__Work instructions__
Rename "blue school uniform jacket" to "navy school blazer" throughout the records below, keeping everything else unchanged. Reproduce the records without the pictures.

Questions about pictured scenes
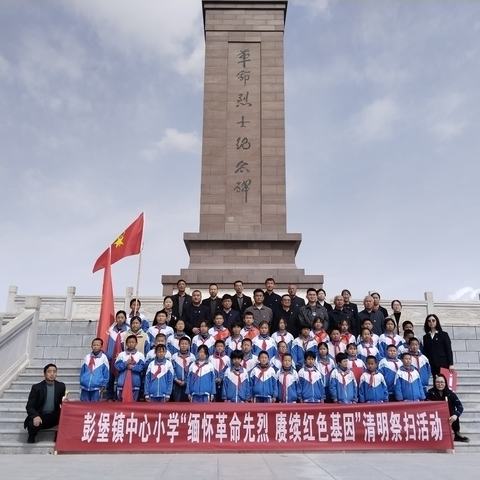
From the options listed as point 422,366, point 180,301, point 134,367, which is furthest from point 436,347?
point 134,367

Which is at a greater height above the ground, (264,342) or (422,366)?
(264,342)

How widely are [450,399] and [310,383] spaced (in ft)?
5.74

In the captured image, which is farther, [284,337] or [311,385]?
[284,337]

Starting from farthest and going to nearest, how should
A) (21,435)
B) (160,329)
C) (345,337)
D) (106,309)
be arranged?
(106,309) → (345,337) → (160,329) → (21,435)

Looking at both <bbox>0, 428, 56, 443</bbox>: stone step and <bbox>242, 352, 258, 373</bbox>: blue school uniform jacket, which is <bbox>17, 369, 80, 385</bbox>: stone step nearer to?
<bbox>0, 428, 56, 443</bbox>: stone step

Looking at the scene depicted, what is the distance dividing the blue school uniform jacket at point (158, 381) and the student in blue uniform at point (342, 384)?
6.69 ft

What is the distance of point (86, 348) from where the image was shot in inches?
336

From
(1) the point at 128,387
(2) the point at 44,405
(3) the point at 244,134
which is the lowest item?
(2) the point at 44,405

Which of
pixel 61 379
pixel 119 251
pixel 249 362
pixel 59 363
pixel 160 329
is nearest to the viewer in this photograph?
pixel 249 362

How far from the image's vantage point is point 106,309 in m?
7.87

__Worked answer__
From the options listed as point 422,366, point 180,301, point 134,367, which is furthest from point 436,347?
point 134,367

Which is at a greater height above the ground, (264,342) or (422,366)?
(264,342)

How widely are [450,399] and [310,383] spaced (in ft)?
5.74

In the captured image, which is farther, [284,337] or [311,385]?
[284,337]

Starting from farthest and going to nearest, how should
A) (21,435)
B) (160,329)
C) (345,337)
D) (106,309)
be arranged?
(106,309) → (345,337) → (160,329) → (21,435)

Looking at both <bbox>0, 428, 56, 443</bbox>: stone step and <bbox>242, 352, 258, 373</bbox>: navy school blazer, which is <bbox>17, 369, 80, 385</bbox>: stone step nearer to?
<bbox>0, 428, 56, 443</bbox>: stone step

Looking at the scene depicted, what is the distance dividing the navy school blazer at point (158, 381) and the student in blue uniform at point (342, 384)?
6.69 ft

What is the distance of point (86, 348) from where the image was shot in inches?
336

From
(1) the point at 128,387
(2) the point at 44,405
(3) the point at 244,134
which is the lowest item?
(2) the point at 44,405

Which of
pixel 61 379
pixel 119 251
pixel 249 362
pixel 59 363
pixel 160 329
is nearest to the viewer in this photograph?
pixel 249 362

How far from the image's vantage point is point 106,309 in m?
7.87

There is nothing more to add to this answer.